Home>>read Project Maigo free online

Project Maigo(76)

By:Jeremy Robinson


As its wide limbs scramble and claw at the grass, the thing tumbles and rolls, slamming into the Washington Monument. The sound of stone cracking is like a cannon blast. I swear I see the obelisk waver, but it doesn’t fall. Then Drakon is back up and charging straight toward the White House. It will cover the half-mile distance in seconds.

Beck steps forward, hands on the south wall of the White House’s roof. “Fire!”





39



The thunder that follows the President’s order drowns out the sounds of the wailing city. The sirens. The screaming. Even Drakon’s roar. The amount of firepower launched from the White House is mind numbing. Missiles cruise over the South Lawn. I can feel the heat from their fiery rockets on my face. A wall of bright orange tracer rounds follows the missiles, showing the paths of thousands of bullets, all headed for Drakon. And then there’s the ordinance we can’t see: grenades launched above it all, tumbling through the air toward the monster’s back.

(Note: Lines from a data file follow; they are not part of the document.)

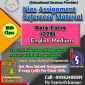 Nios 229 tutor marked assignment pdf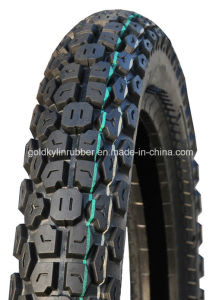 90/90-18 3.00-18 Goldkylin Top Quality Factory Directly Trial Motorcycle Tire/ Tyre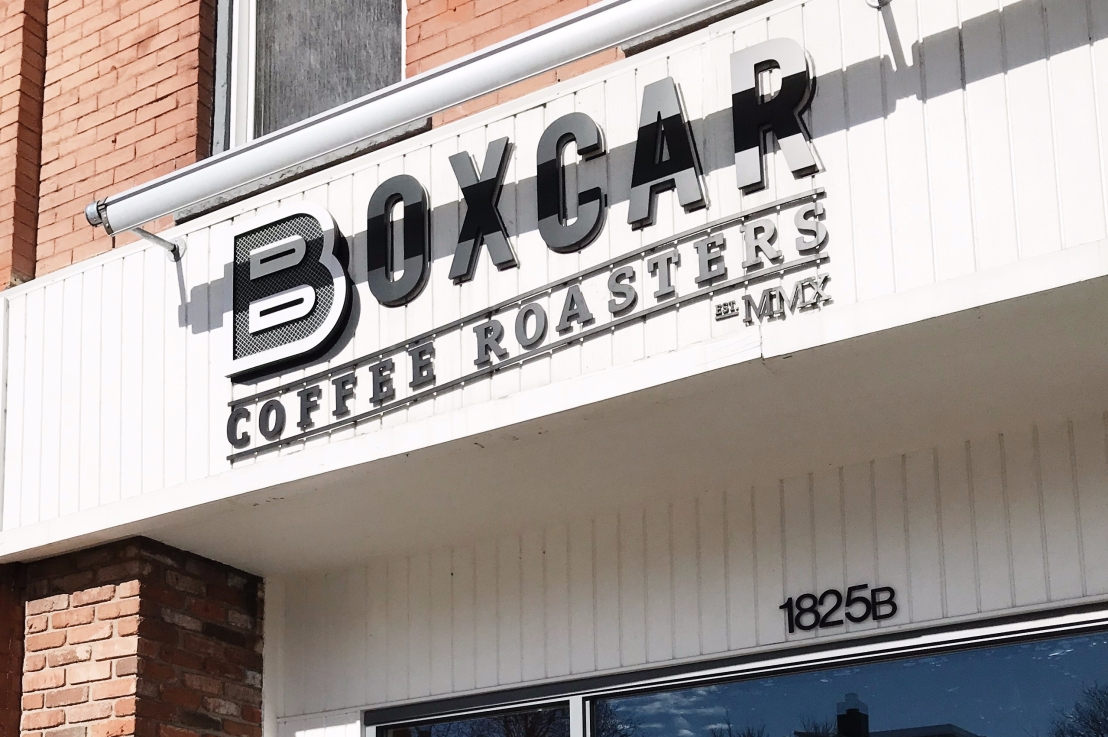 Boxcar Coffee (CO)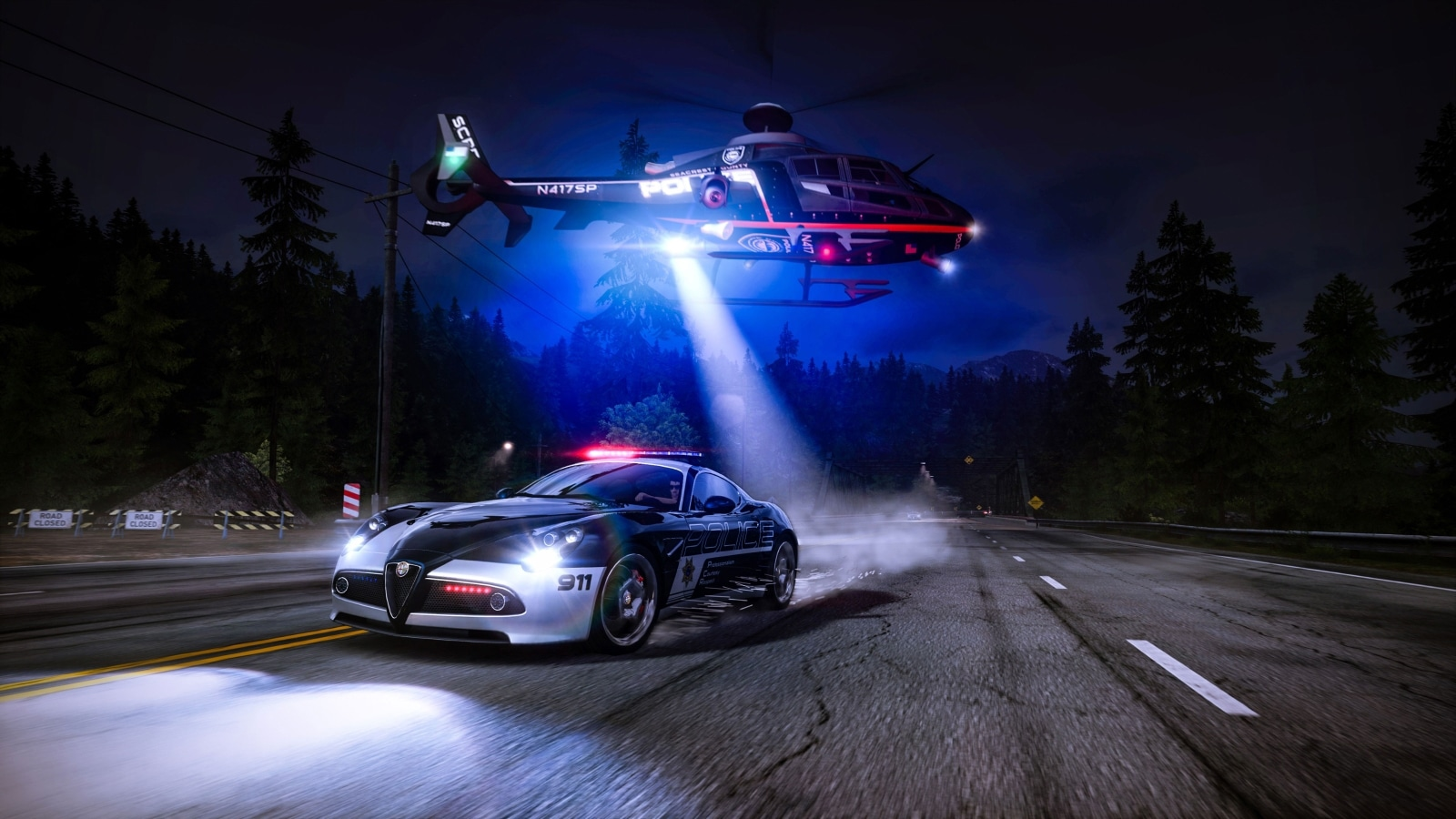 Need for Speed : Hot Pursuit Remastered officiellement annoncé en images et vidéo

While the modern and primal destructive forces race toward each other, I turn to Dunne and grab his arm and point to Beck. “Get him to the PEOC!” The Presidential Emergency Operations Center is a bunker beneath the East Wing, and it was built to withstand a nuclear blast. It won’t stop four Kaiju from digging him out like colossal dogs going after a buried bone, but it will protect him if one of these sons-a-bitches self-immolates. And while I’m not a fan of Beck—at least before I gave him a bravery boost and a moral adjustment—he’s still the President, and my boss.

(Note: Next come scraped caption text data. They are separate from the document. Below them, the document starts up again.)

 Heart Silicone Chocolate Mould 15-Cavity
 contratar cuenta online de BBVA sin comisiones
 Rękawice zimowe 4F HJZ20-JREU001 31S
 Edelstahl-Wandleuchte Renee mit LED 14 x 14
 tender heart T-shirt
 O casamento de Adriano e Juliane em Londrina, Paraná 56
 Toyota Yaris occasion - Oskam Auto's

Dunne looks confused for a moment, but then Endo turns to him and says, “Go. Now.” The agent nods and takes Beck’s arm. The President resists for a moment, but I give him a mental shove, and the pair runs for the roof exit.

A series of explosions nearly knocks me over. I turn back to the south and see Drakon emerge from a billowing mass of fire. Tracer rounds greet her on the way out of the flames, hot metal digging into her thick skin, but doing no real damage. That is, until a line of orange, spewing from one of the chain guns, strikes her left eye. The orb absorbs hundreds of rounds before bursting liquid nasty all over the monster’s face.

Drakon shrieks in pain and thrashes as she continues forward. When the dark lizard reaches the South Lawn Fountain, the top of her lowered snout slams into the thick stone wall. The head stops while the body moves forward. The giant head folds under the body as it lifts up and over. The angle is so extreme that I find myself hoping the thing’s neck will be snapped.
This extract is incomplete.